We are deep into the winter season now in the UK travel trade – and while customer sales are facing their traditional slowdown as we draw closer to 2013, it’s been a busy time for senior executives in the industry.
The Travel Convention has just been hosted by industry Association of British Travel Agents (ABTA) at a resort close to Antalya in Turkey, while other recent events have included, in Abu Dhabi, the World Routes show – owned by UBM, which also owns TTG and T3. And now World Travel Market 2012, the huge global tourism event that bestrides not just the industry in the UK, but in the rest of the world, is just days away. With TTG Media a Global Media Network Partner at WTM this year, producing the official event daily magazine on every day of the show, it’s an event we are going to be particularly close to this year.
At most of the travel industry conferences and events I have attended in 2012, I have received perhaps surprising, overwhelming sense of the strength of travel agents in UK.
With Great Britain only just emerging from the double-dip recession – and all of us praying that the ongoing financial storm doesn’t redefine economics with a third reverse – you could be forgiven that Britons would have been driven en masse to arrange their own holidays, rather than engaging a third party.
Instead the opposite is true, with ABTA’s Consumer Travel Trends Survey, released at the convention in Turkey a few weeks ago, revealing a significant jump in bookings through agents over the past three years.
This is encouraging for the sector, not just in the UK, but also in India which is at an earlier stage of the transformation that the internet has driven – and is continuing to drive – around travel sales. Those who 10 years ago were predicting the ‘death of the travel agent’ – and leafing back through the old issues of TTG, there were many – have been confounded by the ongoing resilience of the sector. It’s partly being driven by the ongoing innovations of travel agents, the pressing need for high street businesses to transform themselves and offer better value in order to compete. And across travel retail businesses, there is a heightened sense that agents are now focusing on proactively selling travel, rather than merely taking orders.

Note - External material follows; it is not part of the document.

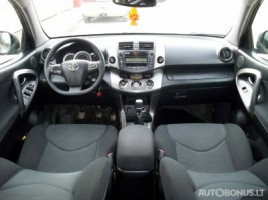 Toyota RAV4, Cross-country, 2010-11 | 15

Primarily, however, the swing back towards high-street businesses is being driven by the customer. As ABTA says, customers have been revealed to value face-to-face sales and the reassuring experience of dealing with an expert, more than you would have expected in the digital age.
High street sales on their own are never going to scale enormously again for travel sellers – but as part of a true multi-platform business, such as Tui’s in the UK and which Thomas Cook is now attempting to push harder under its new chief executive, and which even many independents now offer, they will still have a tremendous role to play in selling travel, in the UK and beyond.